Q: A coworker recently sent me a text that was clearly intended for someone else. In the text, "Brian" stated that dealing with me was "awkward" and that he'd had enough of me to last the rest of his life. This was quickly followed by a second text saying the previous one was misdirected, but it did not contain an apology.
I was both hurt and confused, because I had done nothing to offend Brian. Although he has a long history of throwing people under the bus, he has never done that with me. Brian has been friendly since then, but I'm still upset about his hateful comments. What should I do about this?
A: Given Brian's backstabbing reputation, this stealth attack shouldn't come as a complete surprise. Trashing people is an attention-getting strategy, and you are just his latest victim. Brian might be malicious, narcissistic or simply immature, but regardless of his motives, this is more about him than about you.
As for your next move, you basically have two choices. If you can simply attribute this incident to Brian's dysfunctional personality, perhaps you can let it go. But if his nasty comments continue to reverberate in your brain, then you need to do something about it.
"Doing something" does not mean sending texts or emails, however. Although written communication has now become everyone's default setting, difficult discussions should still take place in person. Instead of launching a verbal counterattack on your spiteful colleague, calmly request that he be more specific.
For example: "Brian, in the text which I mistakenly received, you indicated that working with me was awkward. Since you've been saying that to my coworkers, I would like to know what I can do to reduce the awkwardness in our relationship."

(Dataset extract)
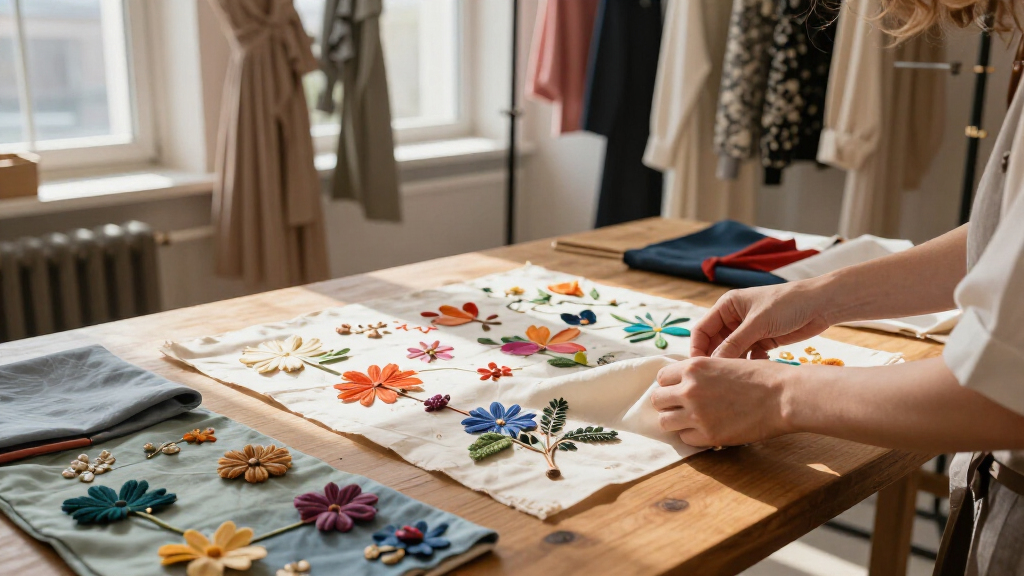 3 Best Designer Spring Fashion in 2026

(What to work on) Repeat the advice column word for word, from "As for your" up to and including "be more specific.". The material comes from a different source than the text.

(Result)
As for your next move, you basically have two choices. If you can simply attribute this incident to Brian's dysfunctional personality, perhaps you can let it go. But if his nasty comments continue to reverberate in your brain, then you need to do something about it.
"Doing something" does not mean sending texts or emails, however. Although written communication has now become everyone's default setting, difficult discussions should still take place in person. Instead of launching a verbal counterattack on your spiteful colleague, calmly request that he be more specific.